# Scarface the play



## CentaurPorn (Mar 30, 2010)

Very surprised to see this considering how uptight society is on violence in the school system. Love the Popcorn pile.


----------



## Randy (Mar 30, 2010)

@ the popcorn pile


----------



## ivancic1al (Mar 30, 2010)

Wow.....

All the great things these kids are learning at a young age....


But, aside from how  it is....HAHAHAHAHAHHAHAHA!


----------



## orb451 (Mar 30, 2010)

Watching the news this morning and they're saying it was meant to *look* like a school play, but it wasn't. It was directed by the same guy that has directed music videos for Lady Gaga and others. He cast the kids on purpose and the people in the audience are the cast-members' family.
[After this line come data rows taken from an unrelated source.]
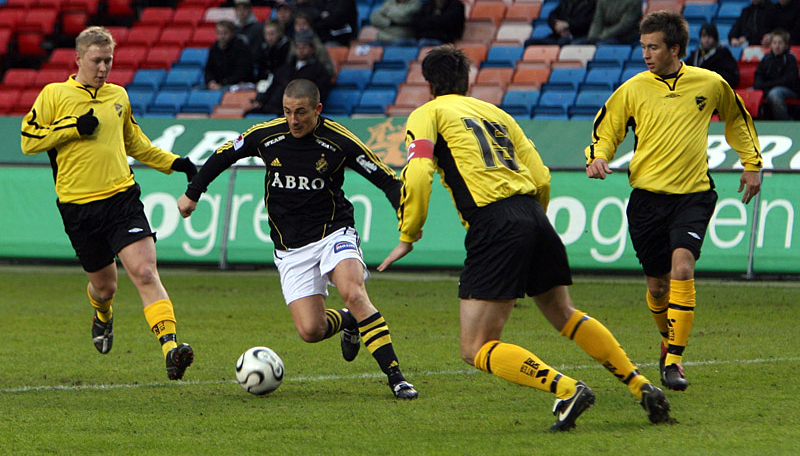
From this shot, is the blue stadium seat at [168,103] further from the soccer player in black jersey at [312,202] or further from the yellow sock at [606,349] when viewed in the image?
the yellow sock at [606,349]

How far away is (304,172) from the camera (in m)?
7.11

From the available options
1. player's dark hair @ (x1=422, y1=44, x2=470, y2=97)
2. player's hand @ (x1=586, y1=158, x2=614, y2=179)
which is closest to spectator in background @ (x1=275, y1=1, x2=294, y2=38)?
player's hand @ (x1=586, y1=158, x2=614, y2=179)

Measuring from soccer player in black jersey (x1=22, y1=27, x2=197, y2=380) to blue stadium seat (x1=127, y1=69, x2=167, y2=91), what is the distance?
11719 millimetres

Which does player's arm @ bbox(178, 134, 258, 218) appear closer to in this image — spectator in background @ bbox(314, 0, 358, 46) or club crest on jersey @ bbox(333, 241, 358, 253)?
club crest on jersey @ bbox(333, 241, 358, 253)

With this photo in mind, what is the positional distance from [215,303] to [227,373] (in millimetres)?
3811

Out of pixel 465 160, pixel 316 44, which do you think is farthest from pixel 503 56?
→ pixel 465 160

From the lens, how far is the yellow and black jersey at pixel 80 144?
7480 mm

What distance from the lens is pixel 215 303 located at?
37.5ft

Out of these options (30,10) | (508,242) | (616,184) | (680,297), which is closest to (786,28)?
(616,184)

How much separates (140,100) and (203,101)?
3.94ft

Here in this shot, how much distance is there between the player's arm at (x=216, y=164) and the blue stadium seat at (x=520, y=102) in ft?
31.0

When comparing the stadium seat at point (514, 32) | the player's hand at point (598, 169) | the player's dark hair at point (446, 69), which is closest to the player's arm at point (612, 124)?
the player's hand at point (598, 169)

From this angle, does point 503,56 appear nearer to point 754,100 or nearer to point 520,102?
point 520,102

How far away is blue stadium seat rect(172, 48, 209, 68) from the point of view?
19625 mm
That's what they're saying, maybe it was done for shock value or something...


----------



## synrgy (Mar 30, 2010)

Wow.....





.....I got nuthin'.


----------



## jymellis (Mar 30, 2010)

wow, theres no way i would let my kid perform in that. i wonder if they all dressed up as cops and stood around him with machine guns shooting him in the end?


----------



## Randy (Mar 30, 2010)

Haven't checked to see any backstory on this one yet but the way it's filmed looks like it was deliberately staged to look like a school play. The kids are probably professional actors, etc. The cinematography looks just like those "Kobe Bryant jumping over a car" type commercials.


----------



## Scar Symmetry (Mar 30, 2010)

What the fuck did I just watch?


----------



## orb451 (Mar 30, 2010)

Randy said:


> Haven't checked to see any backstory on this one yet but the way it's filmed looks like it was deliberately staged to look like a school play. The kids are probably professional actors, etc. The cinematography looks just like those "Kobe Bryant jumping over a car" type commercials.
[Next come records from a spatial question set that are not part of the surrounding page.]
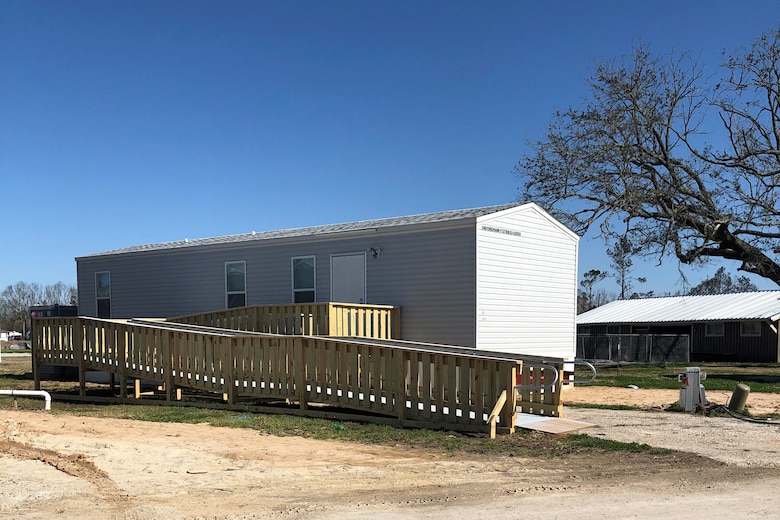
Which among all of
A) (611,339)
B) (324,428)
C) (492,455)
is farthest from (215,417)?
(611,339)

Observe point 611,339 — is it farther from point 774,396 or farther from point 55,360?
point 55,360

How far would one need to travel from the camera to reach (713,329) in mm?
35125

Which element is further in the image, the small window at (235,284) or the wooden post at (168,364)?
the small window at (235,284)

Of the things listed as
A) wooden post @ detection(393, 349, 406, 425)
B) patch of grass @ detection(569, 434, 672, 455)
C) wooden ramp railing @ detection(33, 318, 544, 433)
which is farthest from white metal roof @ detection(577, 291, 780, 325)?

Exactly, I just happened to be watching the news segment when that came on and they said it was all staged. Can't find any other sources to back it up though... I'm sure it'll come out one way or the other because the whole thing is kind of shocking to see.


----------



## Spaced Out Ace (Mar 31, 2010)

I thought this was fucking hilarious. But not as hilarious as the boy who did the Bill O'Reilly Freakout video.


----------



## Wi77iam (Mar 31, 2010)




----------



## Leuchty (Mar 31, 2010)

Wow...Bravo...Great performance. I seriously loved it.


----------



## liquidcow (Mar 31, 2010)

I don't really get this clip, I just don't find it the least bit funny.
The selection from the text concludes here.